We are continuing to explore the use of Language Workbench Technology to help with Data Analysis. In this installment, we looked at workflows, that is: analysis pipelines that consist of several computational steps, which are often complex and time consuming, and need to run on a grid or cluster in parallel. Our lab often develops custom workflows to transform data. Several tools have been developed to help with this task. At the start of the project, we evaluated three such tools: Big Data Script, Swift and Nextflow. For various reasons uncovered during our evaluation –which will be presented elsewhere– we picked Nextflow as the most useful abstraction that could help us build workflows.

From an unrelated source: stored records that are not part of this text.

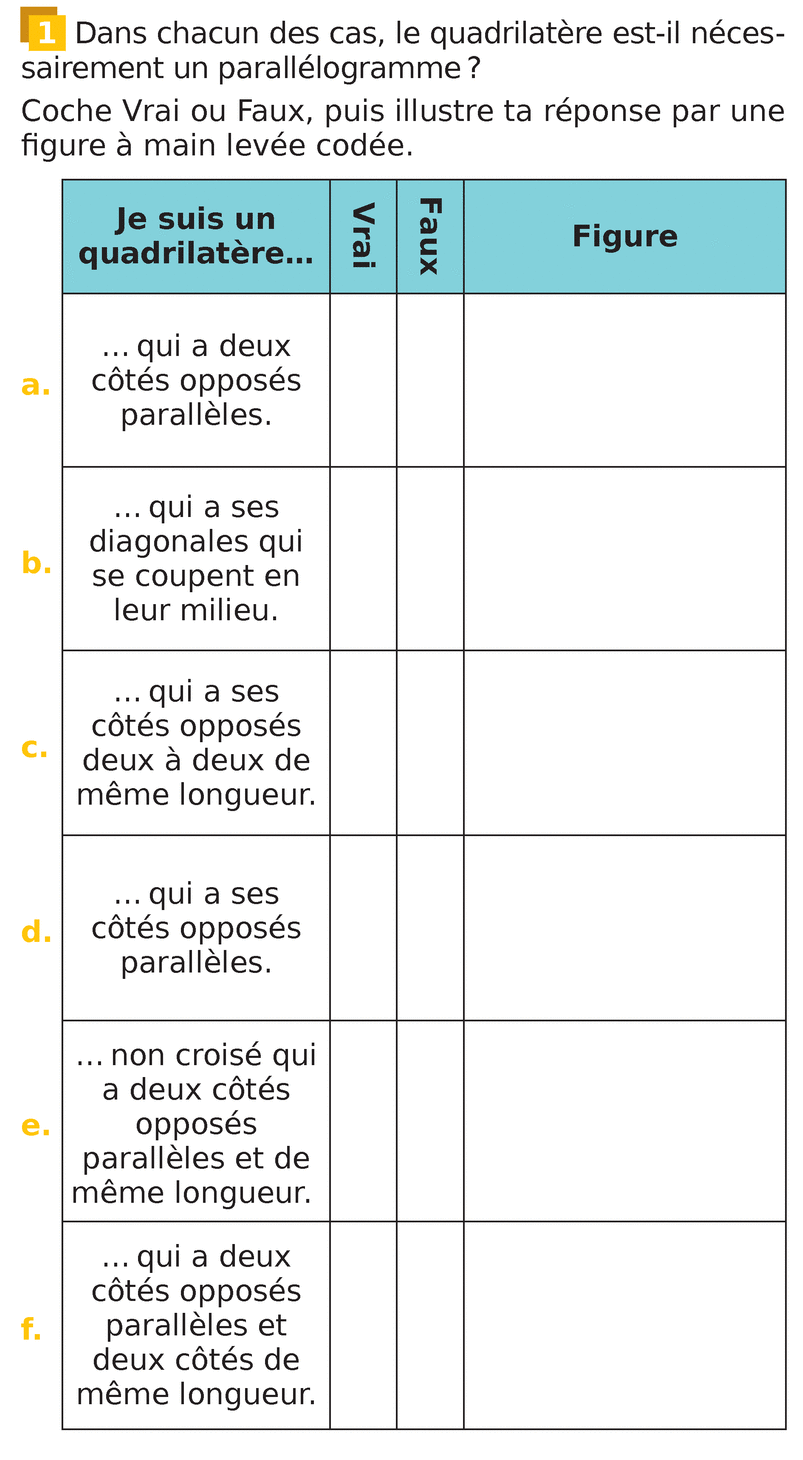 1 Dans chacun des cas, le quadrilatère est-il nécessairement un parallélogramme ?

Coche Vrai ou Faux, puis illustre ta réponse par une figure à main levée codée.

| | Je suis un quadrilatère… | Vrai | Faux | Figure |
|---|---|---|---|---|
| a. | … qui a deux côtés opposés parallèles. | | | |
| b. | … qui a ses diagonales qui se coupent en leur milieu. | | | |
| c. | … qui a ses côtés opposés deux à deux de même longueur. | | | |
| d. | … qui a ses côtés opposés parallèles. | | | |
| e. | … non croisé qui a deux côtés opposés parallèles et de même longueur. | | | |
| f. | … qui a deux côtés opposés parallèles et deux côtés de même longueur. | | | |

Jason P. Kurs joined our lab over the summer of 2015 for an internship. He was tasked with developing an MPS version of Nextflow that we could use to write pipelines. The results of his efforts are now available as the Nextflow Workbench. Here’s a snapshot of a very simple workflow built with this workbench:

WorkflowIllustration-1

The workflow refers to two Processes called splitSequence and reverse, which are defined as follows:

ProcessSplitSequenceProcessReverse

In a first approximation, you could think of the Nextflow Workbench as an integrated development environment (IDE) for Nextflow. However, this workbench exposes a language that is a bit different from Nextflow. We aimed to simplify the language and make it more consistent and easier to learn (see the documentation). In other instances, we added features that we felt were important, but not so easy to do with Nextflow.  For instance, the Workbench makes it possible to reuse Process definitions in several workflows, without having to copy and paste and rename channels. Another extension is explicit data types, which we think help develop and maintain sound pipelines. Despite these simplifications or extensions, the Workbench will produce plain Nextflow scripts. Indeed, the above workflow and process will generate the following script:

#!/usr/bin/env nextflow
import workflow1.workflowBash_Methods;
_fastafile = [file("/Users/fac2003/MPSProjects/git/NextflowWorkbench/data/sample1.fasta")].channel()
process splitSequence {
input:
file 'input' from _fastafile
output:
file 'seq_*' into _splitfile
shell:
 '''
awk '/^>/{f="seq_"++d} {print > f}' < input
 '''
}
process reverse {
input:
file record from _splitfile
output:
file 'finaleres.txt' into _result
shell:
 '''
cat !{record}| rev >>finaleres.txt
 '''
}
_result.subscribe{ c ->
workflowBash_Methods.reportAbout_result(c.toFile());}